**** SUPPLIED TEXT ****

Gamble moved to dismiss on one ground: The
federal indictment was for “the same offence” as the one at issue
in his state conviction and thus exposed him to double jeopardy.
But because this Court has long held that two offenses “are
not the ‘same offence’ ” for double jeopardy purposes
if “prosecuted by different sovereigns,”
Heath v.
Alabama,
474 U.S.
82, 92 (1985), the District Court denied Gamble’s motion to
dismiss. Gamble then pleaded guilty to the federal offense while
preserving his right to challenge the denial of his motion to
dismiss on double jeopardy grounds. But on appeal the Eleventh
Circuit affirmed, citing the dual-sovereignty doctrine. 694 Fed.
Appx. 750 (2017). We granted certiorari to determine whether to
overturn that doctrine.[
1] 585
U. S. ___ (2018).
II
Gamble contends that the Double Jeopardy
Clause must forbid successive prosecutions by different sovereigns
because that is what the founding-era common law did. But before
turning to that historical claim, see Part III
infra, we
review the Clause’s text and some of the cases Gamble asks us to
overturn.

****

WHAT IS NEEDED ▸ Summarize the passage on Gamble's double jeopardy challenge in two sentences.

**** RECORDED DATA ****

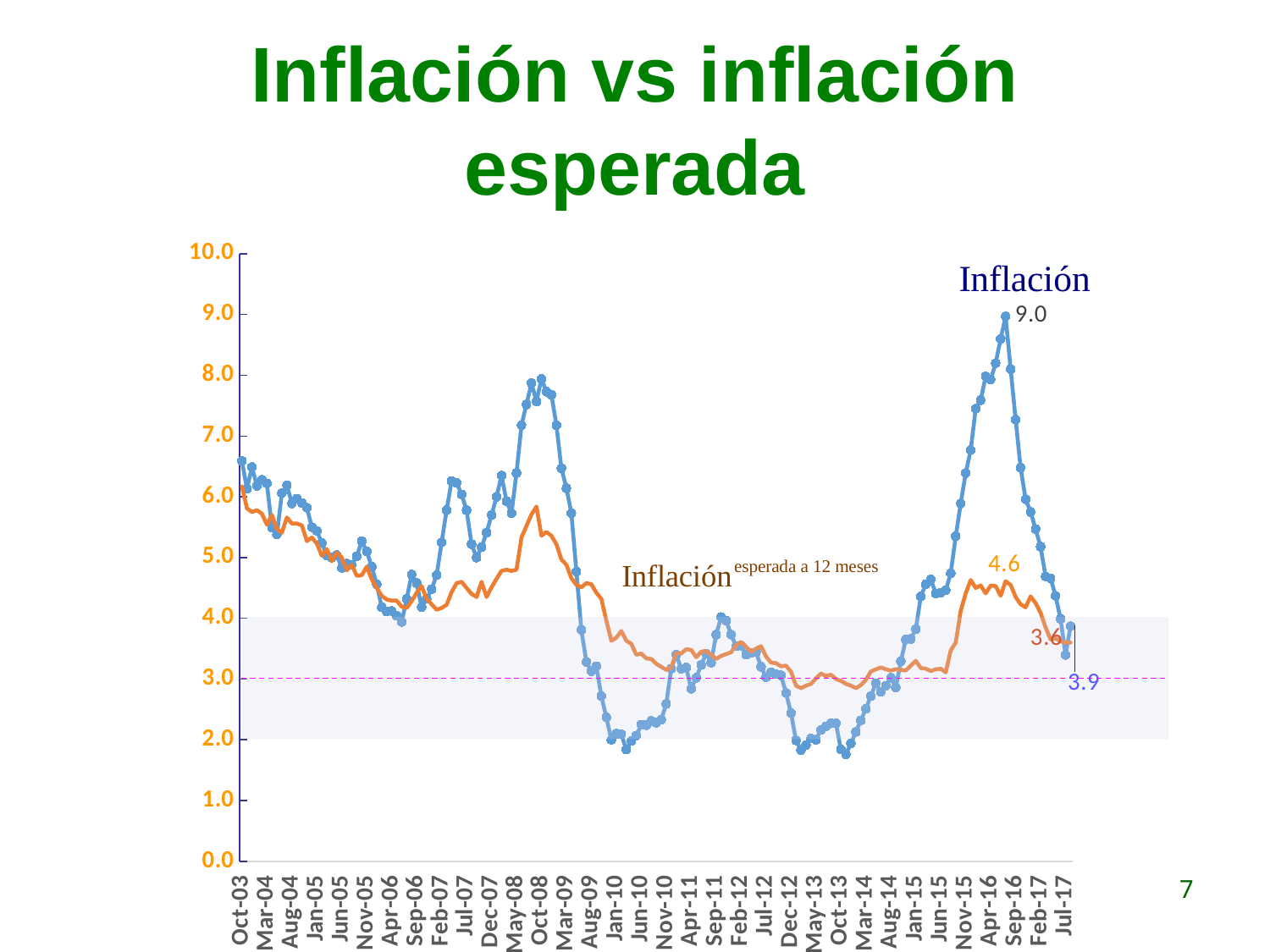
Does the Inflación series rise or fall between Oct-03 and Apr-06? fall How many series are plotted on the chart? 2 At the end of the series, which is larger: Inflación (3.9) or Inflación esperada a 12 meses (3.6)? Inflación What is the last value labelled for the Inflación series (Jul-17)? 3.9 What is the peak value labelled on the Inflación series? 9.0 What kind of chart is shown on the slide? line chart Is the value of Inflación at Oct-03 greater or less than 6.0? greater What is the title of the slide? Inflación vs inflación esperada What is the last value labelled for the Inflación esperada a 12 meses series? 3.6 What is the peak value labelled on the Inflación esperada a 12 meses series? 4.6 What is the difference between the labelled peak of Inflación (9.0) and the labelled peak of Inflación esperada a 12 meses (4.6)? 4.4 Is the value of Inflación at Jan-10 greater or less than 3.0? less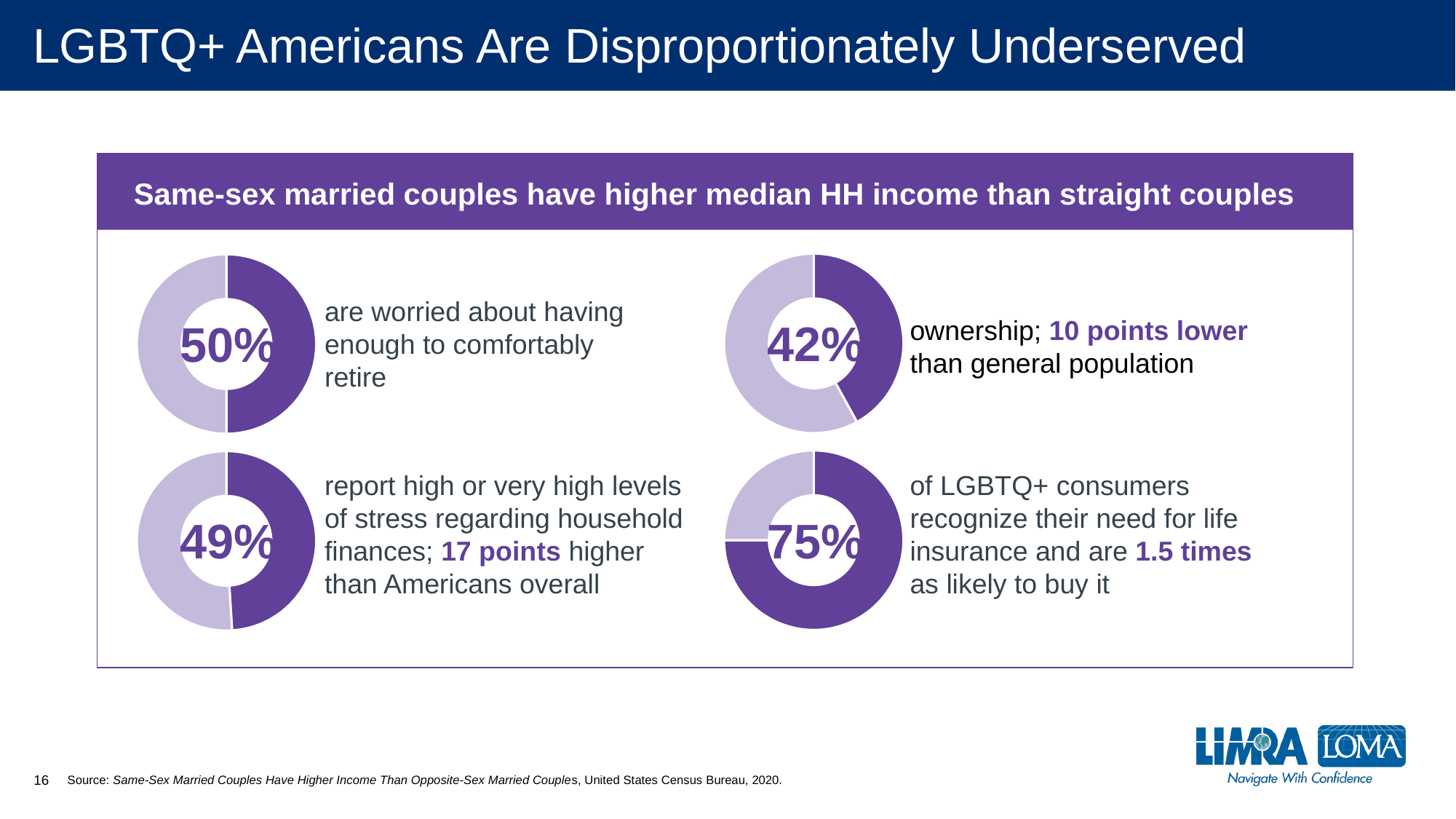
Which of the four donut charts shows the highest percentage? The bottom-right chart (75%) What colour is the filled (highlighted) portion of each donut chart? Dark purple What value is shown in the top-left donut chart about being worried about having enough to comfortably retire? 50% Which of the four donut charts shows the lowest percentage? The top-right chart (42%) Is the percentage in the bottom-right donut chart (recognize need for life insurance) larger or smaller than the percentage in the top-right donut chart (ownership)? Larger What value is shown in the bottom-left donut chart about high or very high levels of stress regarding household finances? 49% What value is shown in the top-right donut chart about ownership? 42% What is the difference between the value in the bottom-right donut chart (75%) and the value in the top-right donut chart (42%)? 33 percentage points What value is shown in the bottom-right donut chart about LGBTQ+ consumers recognizing their need for life insurance? 75% What kind of chart is used for each of the four statistics on the slide? Donut chart How many donut charts are shown on the slide? 4 What is the difference between the value in the top-left donut chart (50%) and the value in the bottom-left donut chart (49%)? 1 percentage point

****

SOLUTION FOR THIS TASK ▸ Gamble moved to dismiss his federal indictment as exposing him to double jeopardy for the same offense as his state conviction, but the District Court denied the motion because offenses prosecuted by different sovereigns are not the "same offence," and the Eleventh Circuit affirmed on the dual-sovereignty doctrine after he pleaded guilty while preserving his challenge. The Court granted certiorari to decide whether to overturn that doctrine, and before examining Gamble's claim that founding-era common law barred successive prosecutions by different sovereigns, it reviews the Clause's text and some of the cases he asks it to overturn.